练习说明:
#1 照原样抄写阅读节选中的一段，从“event_accumulator (EventAccumulatorSchema)”开始，到“SeqNum)=> (Version, Index)”结束。
#2 据阅读节选，event_accumulator 的使用方法可以在哪里看到？
#3 把阅读节选中的这句话译成英语：“前面通过宏define_schema生成的辅助代码XXSchema就是为了这里使用,否则参数类型会特别长,并且之间没有强制关联.”

阅读节选:

前面通过宏define_schema生成的辅助代码XXSchema就是为了这里使用,否则参数类型会特别长,并且之间没有强制关联.

数据在数据库中存储

主要是依据storage/libradb/src/schema中的定义

pub(super) const ACCOUNT_STATE_CF_NAME: ColumnFamilyName = "account_state";
pub(super) const EVENT_ACCUMULATOR_CF_NAME: ColumnFamilyName = "event_accumulator";
pub(super) const EVENT_BY_ACCESS_PATH_CF_NAME: ColumnFamilyName = "event_by_access_path";
pub(super) const EVENT_CF_NAME: ColumnFamilyName = "event";
pub(super) const SIGNATURE_CF_NAME: ColumnFamilyName = "signature";
pub(super) const SIGNED_TRANSACTION_CF_NAME: ColumnFamilyName = "signed_transaction";
pub(super) const STATE_MERKLE_NODE_CF_NAME: ColumnFamilyName = "state_merkle_node";
pub(super) const TRANSACTION_ACCUMULATOR_CF_NAME: ColumnFamilyName = "transaction_accumulator";
pub(super) const TRANSACTION_INFO_CF_NAME: ColumnFamilyName = "transaction_info";
pub(super) const VALIDATOR_CF_NAME: ColumnFamilyName = "validator";

account_state

HashValue=>AccountStateBlob的映射 HashValue应该是账户地址

event_accumulator (EventAccumulatorSchema)

(Version,Position)=>HashValue
使用方法见libradb/src/event_store中的put_events

event_by_access_path

(AccessPath, SeqNum)=> (Version, Index)

基于场景的空间问题:
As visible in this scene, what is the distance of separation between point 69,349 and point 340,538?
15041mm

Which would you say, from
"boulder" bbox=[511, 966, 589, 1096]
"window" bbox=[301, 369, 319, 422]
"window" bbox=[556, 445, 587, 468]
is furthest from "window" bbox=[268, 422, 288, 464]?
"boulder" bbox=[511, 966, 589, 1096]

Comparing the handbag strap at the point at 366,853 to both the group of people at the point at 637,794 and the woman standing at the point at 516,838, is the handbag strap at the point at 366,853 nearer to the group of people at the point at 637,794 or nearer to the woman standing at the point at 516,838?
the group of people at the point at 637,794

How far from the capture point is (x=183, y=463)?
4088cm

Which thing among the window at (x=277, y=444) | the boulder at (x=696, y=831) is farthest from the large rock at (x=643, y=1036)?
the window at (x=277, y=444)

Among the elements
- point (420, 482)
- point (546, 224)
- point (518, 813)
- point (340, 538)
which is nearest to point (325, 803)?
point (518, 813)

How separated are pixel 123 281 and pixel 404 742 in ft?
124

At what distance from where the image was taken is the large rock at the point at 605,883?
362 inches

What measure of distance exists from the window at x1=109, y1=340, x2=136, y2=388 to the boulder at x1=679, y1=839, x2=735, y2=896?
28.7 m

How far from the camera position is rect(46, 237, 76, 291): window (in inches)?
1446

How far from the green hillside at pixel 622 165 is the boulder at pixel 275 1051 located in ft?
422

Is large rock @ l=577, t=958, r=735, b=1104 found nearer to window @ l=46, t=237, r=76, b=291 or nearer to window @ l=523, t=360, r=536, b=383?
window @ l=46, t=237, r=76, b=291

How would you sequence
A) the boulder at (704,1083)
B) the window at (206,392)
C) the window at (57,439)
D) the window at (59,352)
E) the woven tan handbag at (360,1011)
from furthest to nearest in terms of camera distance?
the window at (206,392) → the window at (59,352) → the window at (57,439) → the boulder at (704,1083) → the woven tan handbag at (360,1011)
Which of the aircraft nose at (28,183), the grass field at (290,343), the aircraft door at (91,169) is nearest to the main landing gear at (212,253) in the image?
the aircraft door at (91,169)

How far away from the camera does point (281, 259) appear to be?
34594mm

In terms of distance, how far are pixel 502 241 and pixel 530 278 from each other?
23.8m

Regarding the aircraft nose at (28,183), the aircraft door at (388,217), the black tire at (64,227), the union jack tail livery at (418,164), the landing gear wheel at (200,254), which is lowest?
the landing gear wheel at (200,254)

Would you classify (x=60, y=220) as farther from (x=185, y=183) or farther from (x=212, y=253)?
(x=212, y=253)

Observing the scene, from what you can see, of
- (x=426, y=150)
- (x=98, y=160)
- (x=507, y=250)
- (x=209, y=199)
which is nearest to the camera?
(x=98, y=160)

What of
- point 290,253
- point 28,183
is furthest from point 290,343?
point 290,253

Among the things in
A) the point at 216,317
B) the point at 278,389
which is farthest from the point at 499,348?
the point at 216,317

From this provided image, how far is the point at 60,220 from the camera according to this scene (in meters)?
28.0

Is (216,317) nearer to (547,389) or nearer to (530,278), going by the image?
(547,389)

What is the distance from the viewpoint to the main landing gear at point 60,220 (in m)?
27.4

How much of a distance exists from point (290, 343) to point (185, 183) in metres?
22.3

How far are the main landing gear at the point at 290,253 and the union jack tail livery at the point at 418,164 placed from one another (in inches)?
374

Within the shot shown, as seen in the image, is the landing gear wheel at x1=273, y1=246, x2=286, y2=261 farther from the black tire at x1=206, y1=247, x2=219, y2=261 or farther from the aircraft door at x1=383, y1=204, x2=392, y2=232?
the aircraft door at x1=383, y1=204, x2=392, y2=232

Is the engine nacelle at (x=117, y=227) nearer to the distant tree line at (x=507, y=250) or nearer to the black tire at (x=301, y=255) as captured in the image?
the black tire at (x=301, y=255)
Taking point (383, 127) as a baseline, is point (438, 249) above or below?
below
==
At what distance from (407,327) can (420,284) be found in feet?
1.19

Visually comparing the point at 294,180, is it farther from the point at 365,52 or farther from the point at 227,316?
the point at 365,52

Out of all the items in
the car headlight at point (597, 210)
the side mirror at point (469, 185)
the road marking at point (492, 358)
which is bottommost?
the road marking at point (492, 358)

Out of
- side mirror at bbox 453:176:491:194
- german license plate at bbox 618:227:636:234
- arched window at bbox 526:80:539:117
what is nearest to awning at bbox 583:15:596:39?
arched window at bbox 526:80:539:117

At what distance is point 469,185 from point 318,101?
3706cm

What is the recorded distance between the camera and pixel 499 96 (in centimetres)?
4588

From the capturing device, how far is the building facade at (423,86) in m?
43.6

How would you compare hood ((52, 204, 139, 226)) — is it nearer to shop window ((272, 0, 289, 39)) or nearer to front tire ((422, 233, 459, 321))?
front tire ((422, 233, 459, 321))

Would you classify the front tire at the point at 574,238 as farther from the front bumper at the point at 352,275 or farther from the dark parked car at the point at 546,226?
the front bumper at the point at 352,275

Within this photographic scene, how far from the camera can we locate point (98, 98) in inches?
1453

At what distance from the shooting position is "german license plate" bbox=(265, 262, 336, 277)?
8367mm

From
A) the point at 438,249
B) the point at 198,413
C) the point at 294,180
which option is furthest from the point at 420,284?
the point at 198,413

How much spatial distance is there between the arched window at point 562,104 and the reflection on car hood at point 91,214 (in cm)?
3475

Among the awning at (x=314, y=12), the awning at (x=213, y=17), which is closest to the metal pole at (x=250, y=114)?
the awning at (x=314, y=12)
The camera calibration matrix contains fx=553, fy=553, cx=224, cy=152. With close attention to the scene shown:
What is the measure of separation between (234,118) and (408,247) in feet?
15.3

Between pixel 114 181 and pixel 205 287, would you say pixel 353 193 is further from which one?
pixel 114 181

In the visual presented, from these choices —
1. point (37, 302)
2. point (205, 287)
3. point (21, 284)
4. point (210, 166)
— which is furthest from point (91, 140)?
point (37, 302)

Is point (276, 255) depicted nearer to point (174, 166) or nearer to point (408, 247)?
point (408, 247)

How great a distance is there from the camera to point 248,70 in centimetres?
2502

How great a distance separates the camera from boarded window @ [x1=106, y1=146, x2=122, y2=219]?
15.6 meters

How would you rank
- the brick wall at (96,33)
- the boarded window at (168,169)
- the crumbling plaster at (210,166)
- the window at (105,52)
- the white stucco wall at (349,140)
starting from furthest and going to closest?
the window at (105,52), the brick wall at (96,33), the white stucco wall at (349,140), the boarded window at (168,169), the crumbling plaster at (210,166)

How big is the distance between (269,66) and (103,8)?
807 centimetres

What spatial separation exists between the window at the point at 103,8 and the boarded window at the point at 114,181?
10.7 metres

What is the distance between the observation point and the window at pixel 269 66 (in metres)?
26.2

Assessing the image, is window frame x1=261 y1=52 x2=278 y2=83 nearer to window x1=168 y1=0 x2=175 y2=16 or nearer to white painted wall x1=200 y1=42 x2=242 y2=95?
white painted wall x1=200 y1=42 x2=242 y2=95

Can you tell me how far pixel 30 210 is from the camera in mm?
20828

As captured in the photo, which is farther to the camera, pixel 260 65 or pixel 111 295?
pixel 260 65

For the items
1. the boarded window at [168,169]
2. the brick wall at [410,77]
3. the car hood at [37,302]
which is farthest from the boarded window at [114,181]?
---
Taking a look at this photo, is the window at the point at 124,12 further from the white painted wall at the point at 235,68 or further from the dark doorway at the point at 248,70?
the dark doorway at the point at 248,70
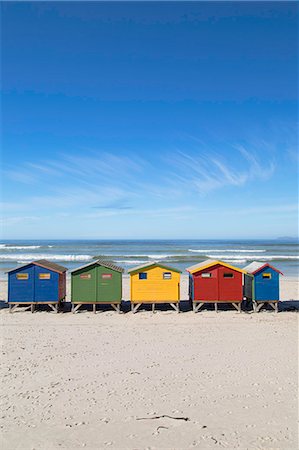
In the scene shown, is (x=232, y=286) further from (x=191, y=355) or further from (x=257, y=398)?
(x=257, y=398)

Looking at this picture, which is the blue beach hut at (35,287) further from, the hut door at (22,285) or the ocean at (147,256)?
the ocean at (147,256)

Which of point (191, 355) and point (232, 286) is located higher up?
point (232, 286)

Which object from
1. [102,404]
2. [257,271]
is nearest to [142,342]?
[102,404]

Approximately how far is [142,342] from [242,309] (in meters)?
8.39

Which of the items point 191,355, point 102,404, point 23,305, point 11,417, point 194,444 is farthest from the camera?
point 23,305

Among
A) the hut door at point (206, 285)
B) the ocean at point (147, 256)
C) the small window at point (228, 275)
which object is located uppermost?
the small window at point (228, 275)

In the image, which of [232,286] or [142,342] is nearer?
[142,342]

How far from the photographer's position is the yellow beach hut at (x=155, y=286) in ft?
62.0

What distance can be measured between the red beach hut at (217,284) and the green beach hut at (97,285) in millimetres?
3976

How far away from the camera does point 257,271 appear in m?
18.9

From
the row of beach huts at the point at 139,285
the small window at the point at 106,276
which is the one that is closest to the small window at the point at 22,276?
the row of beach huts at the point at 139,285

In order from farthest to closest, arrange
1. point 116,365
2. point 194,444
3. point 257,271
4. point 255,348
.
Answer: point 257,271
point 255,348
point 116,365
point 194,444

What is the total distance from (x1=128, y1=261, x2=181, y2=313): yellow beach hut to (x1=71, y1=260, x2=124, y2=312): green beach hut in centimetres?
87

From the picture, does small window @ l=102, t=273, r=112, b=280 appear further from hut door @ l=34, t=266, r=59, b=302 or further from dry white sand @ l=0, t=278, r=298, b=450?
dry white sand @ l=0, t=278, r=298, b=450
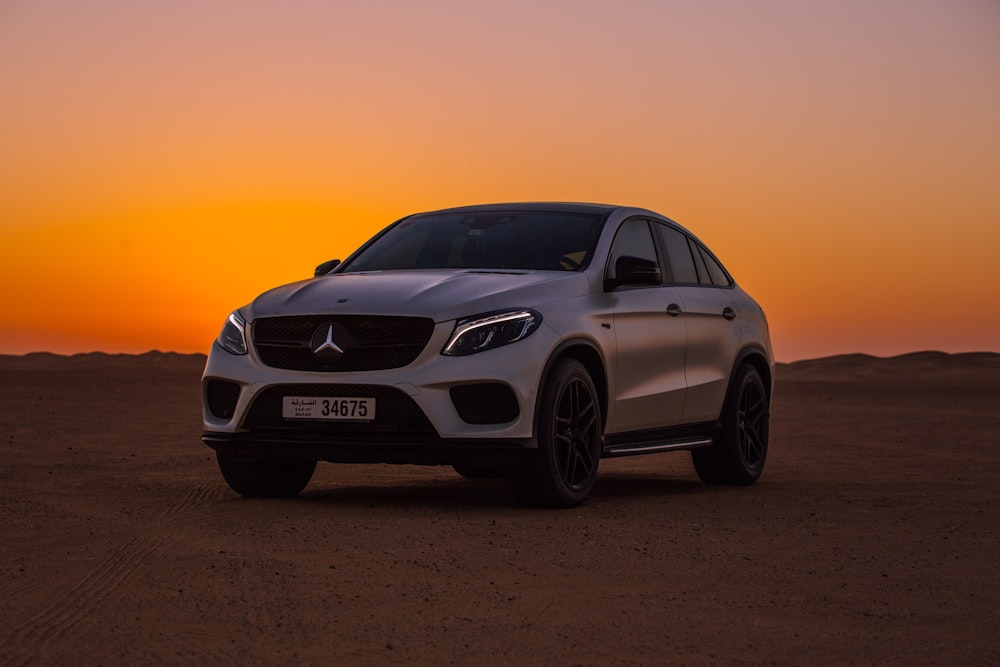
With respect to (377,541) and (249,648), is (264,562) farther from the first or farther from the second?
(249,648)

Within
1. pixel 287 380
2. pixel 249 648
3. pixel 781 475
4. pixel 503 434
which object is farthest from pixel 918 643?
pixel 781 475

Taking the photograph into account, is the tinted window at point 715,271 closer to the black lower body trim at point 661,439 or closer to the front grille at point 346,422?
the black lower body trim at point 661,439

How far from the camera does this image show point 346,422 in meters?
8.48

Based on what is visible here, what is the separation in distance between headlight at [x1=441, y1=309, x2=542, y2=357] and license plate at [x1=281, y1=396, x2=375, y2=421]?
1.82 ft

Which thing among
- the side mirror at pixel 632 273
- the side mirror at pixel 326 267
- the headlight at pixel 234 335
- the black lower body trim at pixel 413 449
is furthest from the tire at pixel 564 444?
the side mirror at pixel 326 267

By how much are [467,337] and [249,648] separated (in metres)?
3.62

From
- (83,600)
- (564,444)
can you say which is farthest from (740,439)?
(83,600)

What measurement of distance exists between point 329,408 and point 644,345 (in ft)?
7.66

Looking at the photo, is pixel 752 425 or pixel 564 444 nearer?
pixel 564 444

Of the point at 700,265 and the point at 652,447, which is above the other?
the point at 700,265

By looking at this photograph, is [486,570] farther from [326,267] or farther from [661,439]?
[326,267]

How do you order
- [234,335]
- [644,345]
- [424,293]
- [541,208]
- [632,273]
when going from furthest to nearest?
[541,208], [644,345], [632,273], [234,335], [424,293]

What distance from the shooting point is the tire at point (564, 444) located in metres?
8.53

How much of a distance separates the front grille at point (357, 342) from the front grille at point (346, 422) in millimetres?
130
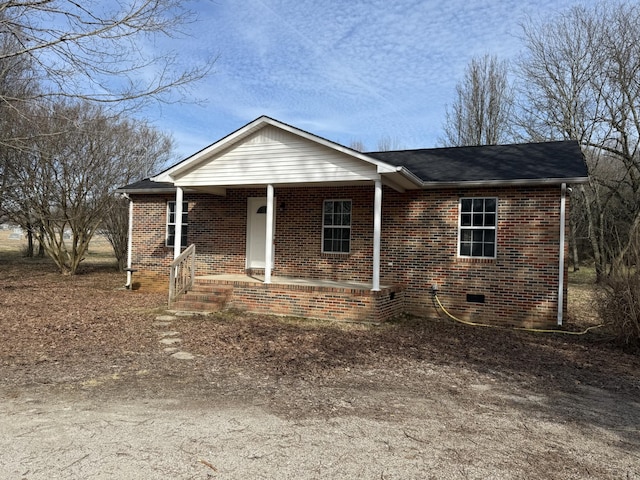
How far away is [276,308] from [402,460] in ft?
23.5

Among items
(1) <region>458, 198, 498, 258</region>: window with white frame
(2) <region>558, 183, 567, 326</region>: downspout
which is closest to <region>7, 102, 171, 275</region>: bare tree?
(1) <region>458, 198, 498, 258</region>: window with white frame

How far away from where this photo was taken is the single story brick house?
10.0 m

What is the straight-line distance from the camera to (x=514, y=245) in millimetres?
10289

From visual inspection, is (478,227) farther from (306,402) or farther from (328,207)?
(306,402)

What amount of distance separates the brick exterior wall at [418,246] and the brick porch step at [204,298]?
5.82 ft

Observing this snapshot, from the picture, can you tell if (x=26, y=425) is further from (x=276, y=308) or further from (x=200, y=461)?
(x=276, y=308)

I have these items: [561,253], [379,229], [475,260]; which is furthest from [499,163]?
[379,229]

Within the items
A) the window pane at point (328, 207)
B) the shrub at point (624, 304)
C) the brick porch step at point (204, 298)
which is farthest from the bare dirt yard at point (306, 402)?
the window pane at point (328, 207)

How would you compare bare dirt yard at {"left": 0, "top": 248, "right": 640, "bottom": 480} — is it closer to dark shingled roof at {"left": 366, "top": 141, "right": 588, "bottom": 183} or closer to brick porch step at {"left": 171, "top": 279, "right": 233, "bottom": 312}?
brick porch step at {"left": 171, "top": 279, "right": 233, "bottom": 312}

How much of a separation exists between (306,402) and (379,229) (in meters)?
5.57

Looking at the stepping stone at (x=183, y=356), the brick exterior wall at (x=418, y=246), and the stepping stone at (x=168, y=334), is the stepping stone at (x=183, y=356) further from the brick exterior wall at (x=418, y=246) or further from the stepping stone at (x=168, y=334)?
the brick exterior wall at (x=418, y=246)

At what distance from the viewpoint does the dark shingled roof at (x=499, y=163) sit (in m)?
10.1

各题答案:
#1
event_accumulator (EventAccumulatorSchema)

(Version,Position)=>HashValue
使用方法见libradb/src/event_store中的put_events

event_by_access_path

(AccessPath, SeqNum)=> (Version, Index)

#2 libradb/src/event_store 中的 put_events。

#3 The helper code XXSchema generated earlier by the define_schema macro is meant to be used here; otherwise the parameter types would be extremely long, and there would be no enforced association between them.